3D audio test using JavaFX and procedural java sound

philfrei · March 16, 2016, 2:26am

File is here.

Am in a bit of a rush–so quickly:

I am working on a 3D audio system.
I made a quickie 3D chess board with JavaFX. You can tool around using the arrow keys.
The purple towers that come and go each emit a sound generated via a procedural FM synthesizer. There are six towers and five have pretty much the same frequency (slight variations in the amounts and rates of lfo and other tweaks) and one is considerably deeper in pitch.

The main thing: I’m using TIME to create a pan effect.

put the audio output of each tower onto a delay line
calculate the distance of each tower to the “ears” of the camera (the ears are separated by 32 pixels)
use the difference in distance to control two variable pointers into the delay line, one for each ear.

There is NO volume panning being used. Both ears are getting the exact same data, just with a time offset.

I had a pretty good volume pan going, but here’s the problem with that: if you get up close to a tower and make one ear next to it, and the other away, the tower is pretty much silent in the far ear, allowing one to hear other stuff on the board.

In reality, if you are standing next to a jackhammer, the volume of the jackhammer masks both ears. It doesn’t create an audio shadow that allows the sound to disappear in the far ear. With the temporal pan, the masking is much more correct.

I haven’t yet tried putting in any filters to replicate front-back cone-of-confusion disambiguation. Nor even tried a slight front-back volume difference, which might be helpful. I do plan to get to this.

There is a bunch to do, in that first it has to work, then you improve performance and design. I seem to have to do things wrong a few ways before I can figure out a more reasonable way to do things.

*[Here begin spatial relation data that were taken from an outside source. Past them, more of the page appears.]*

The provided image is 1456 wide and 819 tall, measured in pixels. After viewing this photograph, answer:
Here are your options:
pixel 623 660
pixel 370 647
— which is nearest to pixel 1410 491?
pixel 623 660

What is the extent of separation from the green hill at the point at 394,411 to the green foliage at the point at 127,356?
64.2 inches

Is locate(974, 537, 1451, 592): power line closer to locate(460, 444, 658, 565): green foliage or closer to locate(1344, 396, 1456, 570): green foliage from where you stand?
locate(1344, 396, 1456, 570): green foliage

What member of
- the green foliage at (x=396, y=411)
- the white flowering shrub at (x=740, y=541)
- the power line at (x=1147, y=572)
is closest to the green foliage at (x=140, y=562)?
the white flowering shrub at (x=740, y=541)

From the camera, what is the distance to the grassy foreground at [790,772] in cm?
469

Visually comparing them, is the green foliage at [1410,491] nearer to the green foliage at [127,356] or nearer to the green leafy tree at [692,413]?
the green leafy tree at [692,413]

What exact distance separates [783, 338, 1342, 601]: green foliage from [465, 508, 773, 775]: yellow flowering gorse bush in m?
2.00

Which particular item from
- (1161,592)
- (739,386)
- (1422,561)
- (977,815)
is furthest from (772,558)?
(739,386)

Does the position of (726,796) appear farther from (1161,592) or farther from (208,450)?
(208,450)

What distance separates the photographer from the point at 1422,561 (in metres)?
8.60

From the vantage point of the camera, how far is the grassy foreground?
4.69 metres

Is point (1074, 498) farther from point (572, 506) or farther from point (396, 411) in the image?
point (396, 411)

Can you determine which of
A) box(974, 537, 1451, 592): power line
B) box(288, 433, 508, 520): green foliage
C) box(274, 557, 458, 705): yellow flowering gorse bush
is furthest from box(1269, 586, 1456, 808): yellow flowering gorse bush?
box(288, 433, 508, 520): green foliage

Patting self on back: the changes in pan and volume are smooth, no zippering. I might try making my camera ears the equivalent of 35 centimeters apart instead of 32. There are undoubtedly other things to fix, too.

Catharsis · March 16, 2016, 3:58am

I checked things out.

Nice little test setup; you shouldn’t need to do much more for a basic environment to navigate around for now.

I’d recommend to changing to voice samples as speech will provide considerably better testing when generators are close together.

There is a bunch to do, in that first it has to work, then you improve performance and design. I seem to have to do things wrong a few ways before I can figure out a more reasonable way to do things.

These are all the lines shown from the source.